Le meurtre en plein jour, le 23 août dernier, d’un Géorgien de 40 ans dans le quartier de Moabit en bordure du Tiergarten à Berlin est en train de se transformer en crise politique entre l’Allemagne et la Russie. Plus de trois mois après les faits, le parquet fédéral allemand, chargé des affaires d’espionnage, s’est saisi de l’enquête car il juge qu’il y a « suffisamment d’indices concrets » convergeant vers les « autorités russes ou de République tchétchène » sous le contrôle de la Russie. Autrement dit 
la Russie est soupçonnée de terrorisme d’Etat

sur le sol allemand.

Nous sommes obligés de prendre un certain nombre de mesures de rétorsion.

Faute d’obtenir la coopération des autorités russes, le gouvernement exige désormais l’expulsion sous 7 jours de deux de leurs diplomates basés à Berlin et se réserve le droit de prendre d’autres mesures si la Russie refuse de coopérer avec le procureur général.

Selon le « Spiegel », les deux diplomates travailleraient pour les services du renseignement militaire russe. Moscou nie farouchement toute implication et a répliqué par la voix d’un porte-parole de sa diplomatie en jugeant la décision « hostile et sans fondements ». « Nous sommes obligés de prendre un certain nombre de mesures de rétorsion », a-t-il ajouté sans plus de détail à ce stade.

Une autre affaire Skripal ?

Tuée de trois balles dans la tête par son attaquant qui l’a approchée à vélo alors qu’elle se rendait à la mosquée, la victime du meurtre a été identifiée comme Tornike K. Ce Géorgien issu de la minorité tchétchène du pays avait combattu la Russie lors de la deuxième guerre en Tchétchénie. Il était, selon les enquêteurs, classé comme un « ennemi de l’Etat ». Passé dans une unité antiterroriste du ministère géorgien, Tornike K. avait demandé l’asile en Allemagne il y a 3 ans, sans succès du fait de ses liens avec les milieux islamistes.
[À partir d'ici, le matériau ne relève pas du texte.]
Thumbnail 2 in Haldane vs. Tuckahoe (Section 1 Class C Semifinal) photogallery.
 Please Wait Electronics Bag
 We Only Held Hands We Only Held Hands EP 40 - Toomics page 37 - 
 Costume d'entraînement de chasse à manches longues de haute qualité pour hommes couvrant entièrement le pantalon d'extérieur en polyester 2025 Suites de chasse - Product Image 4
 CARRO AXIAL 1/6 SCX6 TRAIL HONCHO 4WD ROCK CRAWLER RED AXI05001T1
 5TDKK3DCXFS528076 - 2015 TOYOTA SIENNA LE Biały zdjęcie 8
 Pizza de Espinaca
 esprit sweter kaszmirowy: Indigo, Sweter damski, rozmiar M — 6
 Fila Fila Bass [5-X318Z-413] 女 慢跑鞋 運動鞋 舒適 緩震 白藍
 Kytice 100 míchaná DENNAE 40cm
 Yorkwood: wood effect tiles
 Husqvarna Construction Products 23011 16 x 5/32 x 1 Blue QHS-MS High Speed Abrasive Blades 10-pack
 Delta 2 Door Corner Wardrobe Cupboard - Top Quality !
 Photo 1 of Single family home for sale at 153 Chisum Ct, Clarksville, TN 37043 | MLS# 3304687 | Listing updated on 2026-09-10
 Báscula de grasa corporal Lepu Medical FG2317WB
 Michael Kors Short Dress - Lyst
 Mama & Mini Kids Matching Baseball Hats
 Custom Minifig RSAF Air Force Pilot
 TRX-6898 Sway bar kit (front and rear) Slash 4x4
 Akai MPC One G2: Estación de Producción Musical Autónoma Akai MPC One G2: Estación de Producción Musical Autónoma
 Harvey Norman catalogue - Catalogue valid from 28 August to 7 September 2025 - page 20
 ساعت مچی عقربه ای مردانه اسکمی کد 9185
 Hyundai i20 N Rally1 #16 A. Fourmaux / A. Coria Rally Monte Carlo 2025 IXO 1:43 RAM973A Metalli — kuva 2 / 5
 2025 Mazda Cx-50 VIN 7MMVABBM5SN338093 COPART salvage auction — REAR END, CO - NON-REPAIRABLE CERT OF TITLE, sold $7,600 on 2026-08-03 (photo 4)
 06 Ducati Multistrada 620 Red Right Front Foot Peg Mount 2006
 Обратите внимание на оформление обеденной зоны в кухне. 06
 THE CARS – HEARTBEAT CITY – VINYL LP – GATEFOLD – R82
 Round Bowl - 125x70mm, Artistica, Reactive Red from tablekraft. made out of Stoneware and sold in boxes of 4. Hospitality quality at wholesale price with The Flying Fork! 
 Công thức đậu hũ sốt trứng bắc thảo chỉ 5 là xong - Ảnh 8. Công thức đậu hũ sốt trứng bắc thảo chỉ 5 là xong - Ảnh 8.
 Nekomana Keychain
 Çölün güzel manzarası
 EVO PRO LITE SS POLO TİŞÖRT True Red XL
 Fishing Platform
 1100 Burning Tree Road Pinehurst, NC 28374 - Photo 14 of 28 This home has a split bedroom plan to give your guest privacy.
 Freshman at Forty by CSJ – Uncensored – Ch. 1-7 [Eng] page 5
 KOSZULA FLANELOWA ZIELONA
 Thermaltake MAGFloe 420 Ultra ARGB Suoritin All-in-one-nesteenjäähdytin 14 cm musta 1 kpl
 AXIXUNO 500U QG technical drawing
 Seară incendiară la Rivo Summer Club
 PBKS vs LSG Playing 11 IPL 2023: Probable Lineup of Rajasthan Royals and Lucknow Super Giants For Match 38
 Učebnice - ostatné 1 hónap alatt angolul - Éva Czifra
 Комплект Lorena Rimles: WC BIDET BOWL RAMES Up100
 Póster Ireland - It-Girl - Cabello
Son agresseur présumé a été arrêté et emprisonné à Berlin dans la foulée du meurtre, mais il garde le silence. Il serait entré en Allemagne via la France sous le nom de Vadim Sokolov deux jours avant le meurtre.

Le « Spiegel », Bellingcat et The Insider avaient révélé fin août que le numéro du passeport de l’intéressé conduisait à une unité du ministère de l’Intérieur à Moscou ayant déjà délivré dans le passé des documents pour le GRU, le renseignement militaire russe. Celui-ci est par ailleurs cité dans l’enquête sur 
l’empoisonnement de Sergueï Skripal

, un ex-agent double russe, dans le sud-ouest de l’Angleterre en mars 2018.